In relation to this, Soco plans to build upon his achievements when he was with RDC 7. For instance, he took an active part in pushing for the Metro Cebu Expressway Project under Duterte’s “Build, Build, Build” program. This major infrastructure project aims to dramatically reduce the average travel time from the northern part of Cebu to its southernmost tip. The 73-kilometer highway will not only significantly lessen the congestion in narrow streets and old roads, but also make commuting around the province more efficient and convenient. He takes planning and development seriously and believes that stakeholders should focus on making Cebu more liveable and sustainable to complement its growth. He shares his experience as a member of the JICA study team that went to Japan for the Metro Cebu Urban Transport Masterplan Study, saying that “Everything could be done with proper planning and implementation. I am hopeful that we could see these changes within the near future.”

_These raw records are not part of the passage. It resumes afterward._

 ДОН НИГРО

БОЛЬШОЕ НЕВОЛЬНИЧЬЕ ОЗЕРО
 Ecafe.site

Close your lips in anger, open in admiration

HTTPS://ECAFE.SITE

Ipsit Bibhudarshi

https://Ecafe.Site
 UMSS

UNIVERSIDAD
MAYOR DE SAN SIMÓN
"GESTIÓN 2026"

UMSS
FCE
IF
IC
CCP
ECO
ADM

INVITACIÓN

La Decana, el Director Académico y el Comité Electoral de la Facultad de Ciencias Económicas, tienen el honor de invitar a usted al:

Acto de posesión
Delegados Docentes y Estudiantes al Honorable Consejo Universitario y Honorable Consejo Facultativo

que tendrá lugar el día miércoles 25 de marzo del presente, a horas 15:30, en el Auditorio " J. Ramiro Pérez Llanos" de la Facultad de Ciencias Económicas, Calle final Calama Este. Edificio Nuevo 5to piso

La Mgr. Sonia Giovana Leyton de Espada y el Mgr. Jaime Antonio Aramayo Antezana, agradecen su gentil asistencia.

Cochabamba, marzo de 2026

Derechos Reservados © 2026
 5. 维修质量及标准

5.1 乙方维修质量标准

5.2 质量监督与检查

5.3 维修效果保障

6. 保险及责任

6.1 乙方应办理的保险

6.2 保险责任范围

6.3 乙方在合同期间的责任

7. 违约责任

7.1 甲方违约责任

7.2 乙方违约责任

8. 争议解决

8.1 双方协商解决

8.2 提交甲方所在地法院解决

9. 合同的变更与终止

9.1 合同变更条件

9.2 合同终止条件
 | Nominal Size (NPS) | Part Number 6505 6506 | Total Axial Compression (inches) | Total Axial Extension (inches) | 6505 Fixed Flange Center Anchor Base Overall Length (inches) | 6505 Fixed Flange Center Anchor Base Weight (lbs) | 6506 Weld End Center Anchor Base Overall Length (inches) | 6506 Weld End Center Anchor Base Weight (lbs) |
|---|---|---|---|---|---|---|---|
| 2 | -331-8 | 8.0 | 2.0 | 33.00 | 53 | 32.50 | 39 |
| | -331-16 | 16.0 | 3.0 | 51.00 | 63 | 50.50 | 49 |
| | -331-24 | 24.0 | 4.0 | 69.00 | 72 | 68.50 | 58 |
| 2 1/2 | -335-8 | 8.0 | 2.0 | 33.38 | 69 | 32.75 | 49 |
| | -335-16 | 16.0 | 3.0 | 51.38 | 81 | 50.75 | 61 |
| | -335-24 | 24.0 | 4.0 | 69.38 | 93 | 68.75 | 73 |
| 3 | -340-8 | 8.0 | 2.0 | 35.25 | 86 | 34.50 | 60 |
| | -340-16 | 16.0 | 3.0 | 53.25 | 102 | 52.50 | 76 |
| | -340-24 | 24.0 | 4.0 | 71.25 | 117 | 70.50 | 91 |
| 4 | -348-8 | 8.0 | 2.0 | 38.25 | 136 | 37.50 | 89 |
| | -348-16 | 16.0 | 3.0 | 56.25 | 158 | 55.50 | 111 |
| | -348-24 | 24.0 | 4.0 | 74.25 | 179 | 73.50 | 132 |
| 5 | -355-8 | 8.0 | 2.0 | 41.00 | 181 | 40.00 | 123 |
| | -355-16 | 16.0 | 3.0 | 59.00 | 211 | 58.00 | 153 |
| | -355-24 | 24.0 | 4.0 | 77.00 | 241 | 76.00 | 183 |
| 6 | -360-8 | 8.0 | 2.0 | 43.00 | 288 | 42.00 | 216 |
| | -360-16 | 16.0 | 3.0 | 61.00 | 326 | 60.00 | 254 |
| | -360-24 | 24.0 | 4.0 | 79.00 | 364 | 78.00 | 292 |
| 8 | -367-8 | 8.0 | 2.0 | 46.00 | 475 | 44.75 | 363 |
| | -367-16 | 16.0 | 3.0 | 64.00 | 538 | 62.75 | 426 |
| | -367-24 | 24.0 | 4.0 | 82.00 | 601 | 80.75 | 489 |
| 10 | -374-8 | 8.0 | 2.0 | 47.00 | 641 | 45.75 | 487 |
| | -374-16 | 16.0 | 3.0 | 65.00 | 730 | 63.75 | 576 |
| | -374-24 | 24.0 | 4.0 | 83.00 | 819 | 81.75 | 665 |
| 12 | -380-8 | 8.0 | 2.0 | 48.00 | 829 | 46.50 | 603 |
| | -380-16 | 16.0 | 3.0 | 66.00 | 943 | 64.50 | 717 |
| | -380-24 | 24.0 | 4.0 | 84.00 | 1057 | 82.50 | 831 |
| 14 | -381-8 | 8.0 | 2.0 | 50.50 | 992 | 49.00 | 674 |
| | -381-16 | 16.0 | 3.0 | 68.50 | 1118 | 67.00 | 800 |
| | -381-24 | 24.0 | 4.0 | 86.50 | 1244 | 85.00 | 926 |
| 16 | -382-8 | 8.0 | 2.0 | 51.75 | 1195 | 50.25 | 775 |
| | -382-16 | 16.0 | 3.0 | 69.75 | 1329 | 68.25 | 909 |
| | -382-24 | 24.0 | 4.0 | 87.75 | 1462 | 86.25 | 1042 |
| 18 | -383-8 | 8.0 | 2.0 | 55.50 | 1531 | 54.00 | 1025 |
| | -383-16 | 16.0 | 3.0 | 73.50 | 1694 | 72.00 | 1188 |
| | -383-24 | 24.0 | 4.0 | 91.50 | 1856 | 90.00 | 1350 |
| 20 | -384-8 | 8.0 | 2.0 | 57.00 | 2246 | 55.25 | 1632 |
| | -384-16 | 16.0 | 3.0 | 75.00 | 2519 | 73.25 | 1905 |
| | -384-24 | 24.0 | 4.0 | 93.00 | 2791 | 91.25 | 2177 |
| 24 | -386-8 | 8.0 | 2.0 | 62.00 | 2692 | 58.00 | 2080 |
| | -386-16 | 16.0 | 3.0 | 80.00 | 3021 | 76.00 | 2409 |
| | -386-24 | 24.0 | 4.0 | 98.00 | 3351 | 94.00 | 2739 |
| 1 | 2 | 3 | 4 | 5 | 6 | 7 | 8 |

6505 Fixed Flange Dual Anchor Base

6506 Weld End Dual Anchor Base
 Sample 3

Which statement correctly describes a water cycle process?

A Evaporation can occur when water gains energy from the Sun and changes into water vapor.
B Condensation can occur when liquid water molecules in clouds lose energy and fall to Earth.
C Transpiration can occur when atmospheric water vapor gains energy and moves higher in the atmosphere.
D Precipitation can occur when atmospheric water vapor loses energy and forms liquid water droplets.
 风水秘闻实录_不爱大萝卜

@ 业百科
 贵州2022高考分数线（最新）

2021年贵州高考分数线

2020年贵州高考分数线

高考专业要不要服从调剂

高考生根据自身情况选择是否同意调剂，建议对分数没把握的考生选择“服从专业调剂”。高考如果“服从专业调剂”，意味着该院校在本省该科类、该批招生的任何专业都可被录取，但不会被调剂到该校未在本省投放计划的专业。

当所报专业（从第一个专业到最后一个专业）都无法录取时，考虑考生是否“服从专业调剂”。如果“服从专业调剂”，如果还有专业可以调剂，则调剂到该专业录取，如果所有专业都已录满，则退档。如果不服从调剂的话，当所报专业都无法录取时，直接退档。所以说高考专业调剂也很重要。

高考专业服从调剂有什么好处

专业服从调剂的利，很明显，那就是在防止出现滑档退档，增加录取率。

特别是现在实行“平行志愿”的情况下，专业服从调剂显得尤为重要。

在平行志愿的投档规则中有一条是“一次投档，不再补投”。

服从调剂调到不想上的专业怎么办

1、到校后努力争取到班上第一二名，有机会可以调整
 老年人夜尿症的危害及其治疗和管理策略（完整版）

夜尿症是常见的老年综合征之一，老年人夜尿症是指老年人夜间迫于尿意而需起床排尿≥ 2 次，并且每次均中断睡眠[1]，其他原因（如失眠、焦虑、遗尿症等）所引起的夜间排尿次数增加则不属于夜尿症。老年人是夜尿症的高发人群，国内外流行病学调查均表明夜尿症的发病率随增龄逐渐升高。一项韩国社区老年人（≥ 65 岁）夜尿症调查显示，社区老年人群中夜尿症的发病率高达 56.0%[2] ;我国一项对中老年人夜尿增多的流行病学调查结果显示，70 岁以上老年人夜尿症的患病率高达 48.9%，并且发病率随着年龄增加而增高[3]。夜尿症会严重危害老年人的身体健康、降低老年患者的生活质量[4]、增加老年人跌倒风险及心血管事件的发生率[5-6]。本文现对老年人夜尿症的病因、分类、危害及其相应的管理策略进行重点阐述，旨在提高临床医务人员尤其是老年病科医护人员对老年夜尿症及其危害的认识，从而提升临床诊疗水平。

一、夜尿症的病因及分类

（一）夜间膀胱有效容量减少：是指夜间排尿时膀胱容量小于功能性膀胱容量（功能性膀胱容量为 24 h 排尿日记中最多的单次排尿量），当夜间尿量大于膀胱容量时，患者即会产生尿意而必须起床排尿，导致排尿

Under the administration of Garcia, the board members and the vice governor were involved in identifying infrastructure projects in their respective legislative districts. This gave Soco the opportunity to implement meaningful projects, like multi-purpose covered courts, daycare centers, road concreting projects, solar street lighting projects, barangay water systems, and other support infrastructure projects that the barangays need.

His office has likewise effectively implemented priority programs of the provincial government, like the Sugbo Negosyo (an entrepreneurial development program) and the Sugbo Kahanas (a scholarship and skills development program) in partnership with the Technical Education and Skills Development Authority (TESDA).

Public service and business, Soco states, may appear to be two different worlds, but lessons learned from both can be utilized to bring about meaningful change in society.

“I remind my staff that there are measurable goals and objectives] that we have to be accountable for. There is no room for a lackadaisical attitude in public service,” the board member stresses.

As for running for higher office, Soco says, “Wala naman kaming malaking pangalan [sa politika] (My family doesn’t have a big name [in politics] that I can boast of.) I will just do my best and God will do the rest. I’d like to think that everything I’ve achieved is because of my hard work and where I am today is a result of my passion to help people.”

But whether he continues to be involved in politics or reverts to the world of entrepreneurship, it will always be full speed ahead for Board Member Glenn Soco, a good example of the true mettle of a man.